Наконец, еще одна фундаментальная характеристика, объединяющая все проявления смеха — это его протеизм, его бесконечные метаморфозы в рамках человеческого сознания и человеческих знаковых систем.
* * *
До внезапной своей кончины в июле 1993 года лауреат Нобелевской премии Уильям Голдинг завершил два черновых варианта своего романа «Двойной язык» и намеревался приступить к третьему. Смерть оборвала работу писателя. Опубликованный издателем вариант более или менее соответствует окончательной форме романа. Однако нам кажется, что не был написан фрагмент, весьма значительный для сюжета произведения.
Героиней последнего романа У. Голдинга стала дельфийская пифия. Это роман о судьбе женщины, многие годы выполнявшей функции пророчицы в знаменитейшем античном храме в Дельфах, посвященном Аполлону. Храм в Дельфах и для античной мифологии, и для сознания людей античности был особым местом. Именно в Дельфах Аполлон убил мирового змея Пифона, именно там из его разрубленного и разъятого тела возник упорядоченный космос. Именно Аполлон в подземной пещере установил оракул, где пифии давали предсказания, наиболее значимые и судьбоносные для людей античного мира. Героиней своего произведения У. Голдинг выбирает довольно позднюю пифию, современницу Юлия Цезаря, живущую в Греции, находящейся в состоянии культурного упадка, ставшей частью Римской империи. Мы предполагаем, что выбор именно этой героини, кроме ряда других причин, был сделан У. Голдингом потому, что он, вероятно, хотел написать роман о совершенно определенной пифии, той, которая, согласно апокрифическому преданию, предсказала пришествие Христа и изображение которой присутствует на христианских иконах. В доступном нам опубликованном на русском языке тексте романа никаких заметок, указывающих на это, нет. И мы можем высказать на этот счет только свое предположение.

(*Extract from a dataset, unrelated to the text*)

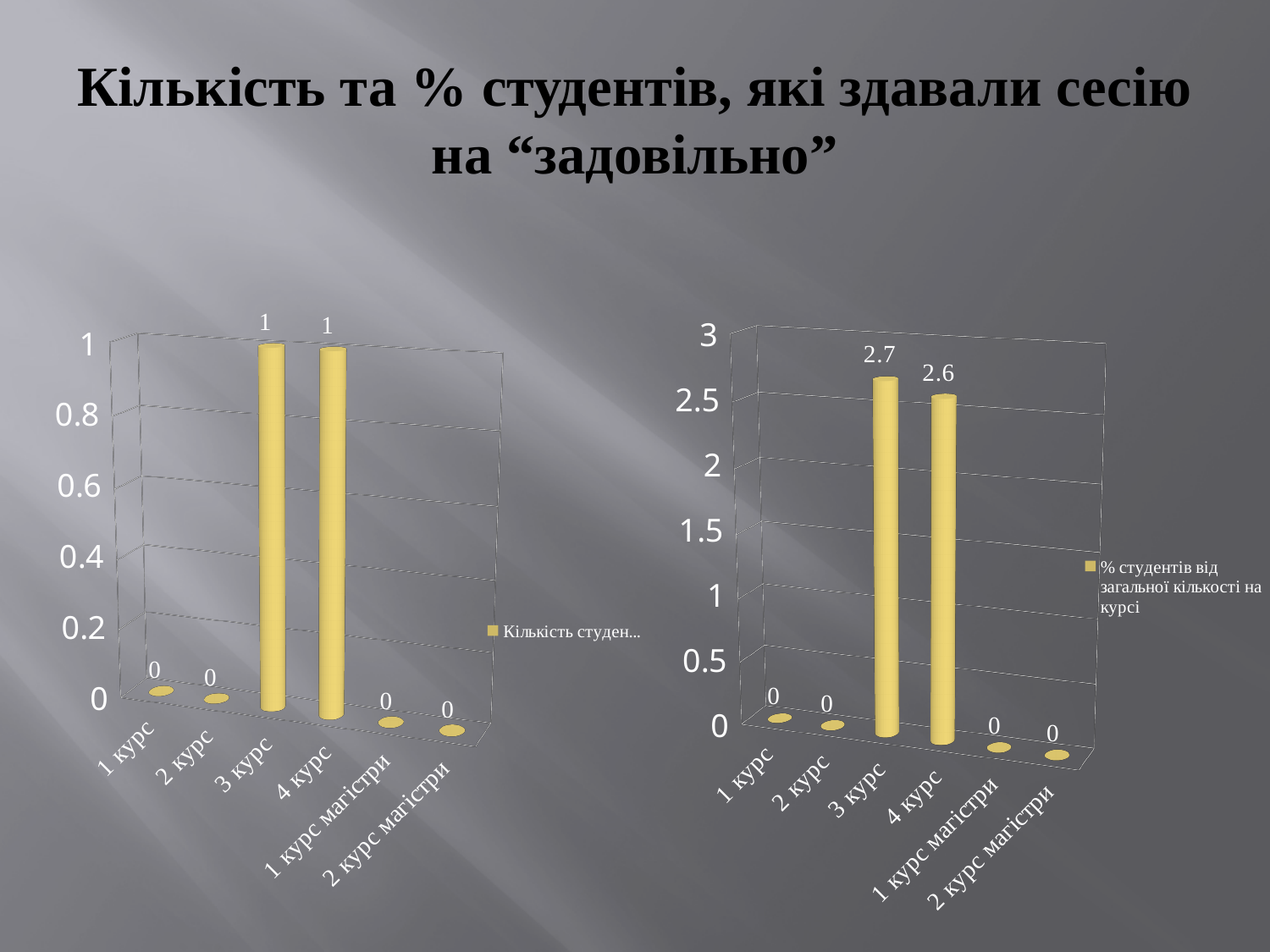
In the right chart, what is the difference between the values for 3 курс and 4 курс? 0.1 In the right chart, which category has the highest value? 3 курс In the left chart, what is the value for 3 курс? 1 What is the legend entry of the right chart? % студентів від загальної кількості на курсі How many categories are shown on the x axis of the left chart? 6 In the right chart, what is the value for 3 курс? 2.7 In the right chart, what is the value for 4 курс? 2.6 In the right chart, is the value for 3 курс greater or less than 2.5? greater How many series does the legend of the right chart list? 1 In the left chart, what is the value for 1 курс магістри? 0 What kind of chart is the left chart? bar chart In the right chart, what is the value for 2 курс магістри? 0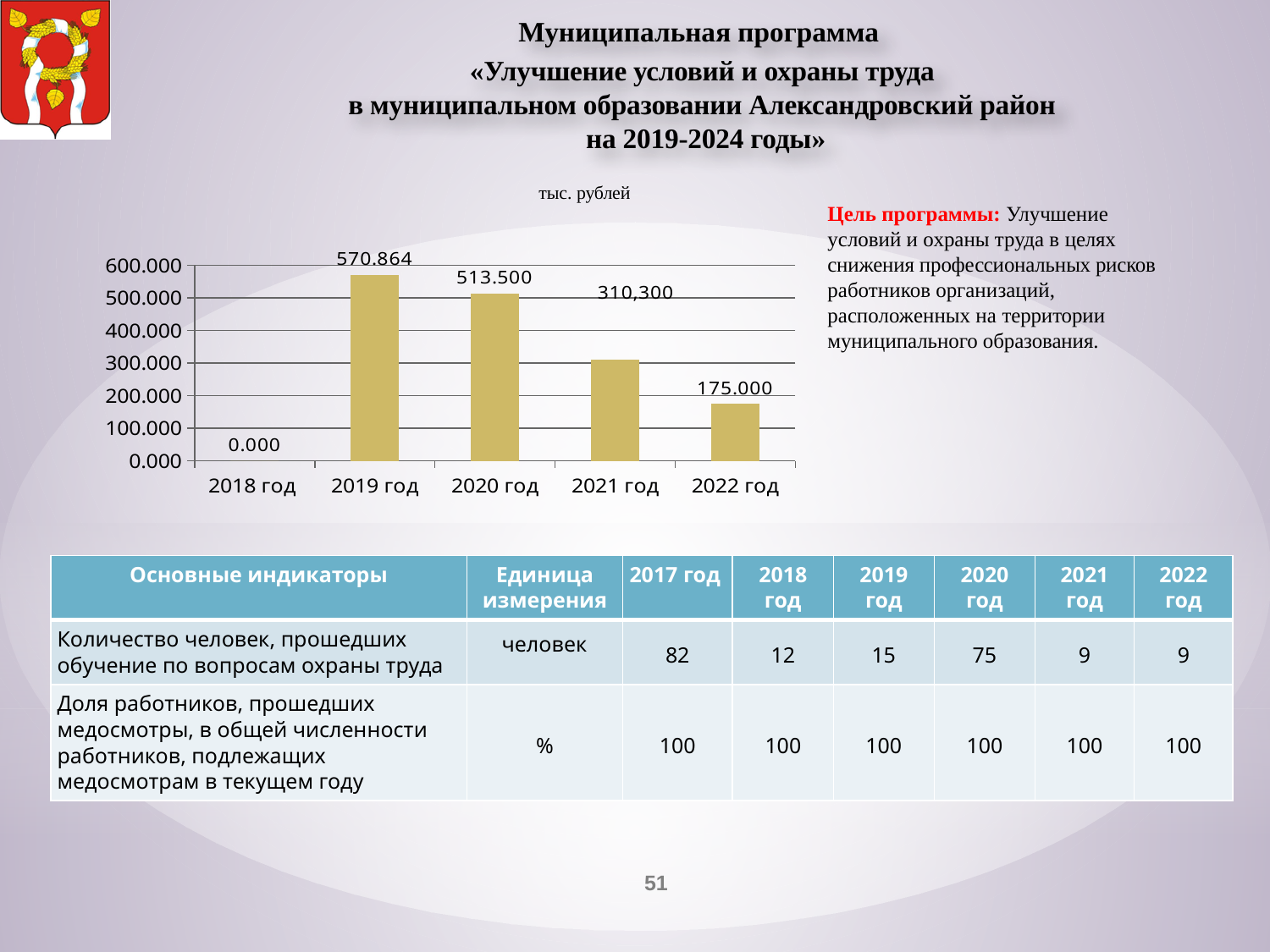
Is the value for 2022 год greater or less than 200.000? less Which is larger, the value for 2020 год or the value for 2021 год? 2020 год Which year has the highest value in the chart? 2019 год What is the value for 2018 год in the chart? 0.000 What is the value for 2019 год in the chart? 570.864 What is the value for 2020 год in the chart? 513.500 What unit is indicated above the chart? тыс. рублей Which year has the lowest value in the chart? 2018 год What is the difference between the values for 2019 год and 2020 год? 57.364 What is the value for 2022 год in the chart? 175.000 How many years are shown on the x axis of the chart? 5 What kind of chart is shown on the slide? bar chart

Писать и говорить о романе можно очень много. Мы обратимся лишь к некоторым, наиболее интересующим нас, фрагментам. Голдингу удалось создать потрясающий по своей психологической правдивости образ человека, живущего на переломе эпох, человека, в котором, в силу особенностей его судьбы, присутствуют и архаическое видение мира, во многом уже утраченное его современниками, и черты новой, кардинально меняющейся личности поздней античности, познавшей интеллектуальный опыт философии эпохи эллинизма; человека достаточно противоречивого, думающего, высокообразованного, не принимающего ничего на веру и трагически всякую веру утрачивающего, видящего двусмысленность и лицемерие жизни и где-то даже циничного. В середине книги Голдинг поместил очень любопытную сцену, где пифия, выполняя двойной заказ, с одной стороны, афинского народа, а с другой — еще молодого и только начинающего свой путь, никому еще не известного Юлия Цезаря, в священном гроте у знаменитого треножника обращается к богу с вопросом о будущем человечества. Перед писателем стояла сложнейшая задача. Ритуальные действия пифий были таинством. И то, что происходило в храме дельфийского оракула и вокруг него, профанам было недоступно и неизвестно. Голдинг воссоздает картину ритуального общения пифии с богами. Психологическая напряженность повествования, погружение в архаические формы сознания позволяют писателю создать поражающую воображение читателя иллюзию достоверности.